Some may drill a cover crop after digging it than blow on alf/fert,drag and pack.


----------



## anokes

kshayharvester,
Sometimes we have a airplane broadcast seed for us into crop residues. I would not recommend scratching the ground unless the top is extremely hard. i like grass or wheat stubble residues best because they are good at holding moisture on the top of the ground, which gives the alfalfa plant a good start. Sub-soil moisture is key, get yourself a soil moisture probe and if you can push it all the way in the ground it is time to plant alfalfa. If you have quite a bit of crop residue on top of the ground you have to have a big rain event to wash the seed away.


----------



## hayray

kshayharvester said:


> Might seem a dumb question but those of you who broadcast, do you scratch the ground with a cultivator before you seed and fertilize? I have alot of terrace ground and I would think if you didn't work the ground a little bit first you might lose some seed getting washed away.
> Thanks


When I broadcast or drill I make the ground as firm as I can with a cultipacker before I plant and then re-cultipack afterwards. Not only is this important so that seed does not get burried too deep but also to maintain field smoothness. Soft un-rolled ground is difficult to get the tire tracks out. I have had alot of problem in the past because I made the ground too soft.


----------



## Heyhay..eh

> Might seem a dumb question but those of you who broadcast, do you scratch the ground with a cultivator before you seed and fertilize? I have alot of terrace ground and I would think if you didn't work the ground a little bit first you might lose some seed getting washed away.


I would imagine that the field preparation varies depending upon preference and capacity. In my case all fields were tilled, disked, harrowed then cross harrowed, seed blown in with the dry fertilizer then harrowed & cross harrowed result was good. Other field we substituted one final harrowing for a packing with a water filled roller. Same crop result but much better field for working on.

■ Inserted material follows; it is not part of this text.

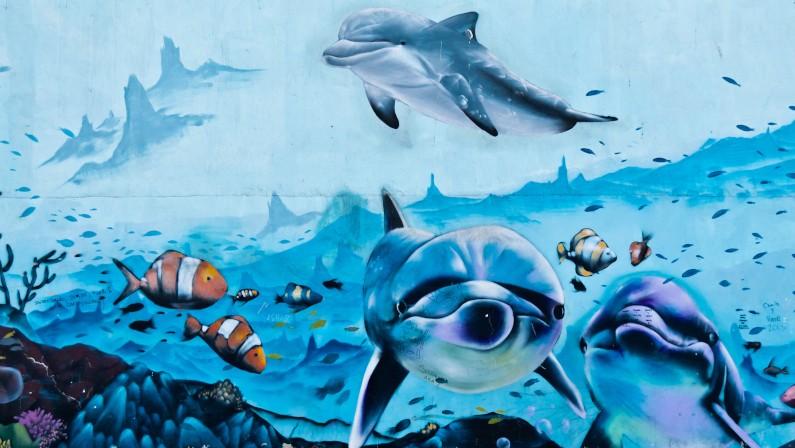 Lee más sobre el artículo Actividades Infantiles | Día de los Océanos en Arcade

If we do not prepare the surface of our heavy soil then there is a good chance that the seed will just lay on top. The fields that have had manure applications are a little softer on the surface and on those field we have had success putting the seed on the spreader bed and then loading the manure on top. The theory is that the seed is already attached to the bottom of the wet manure and therefore covered when it hits the ground. This has been only tried in field renovations.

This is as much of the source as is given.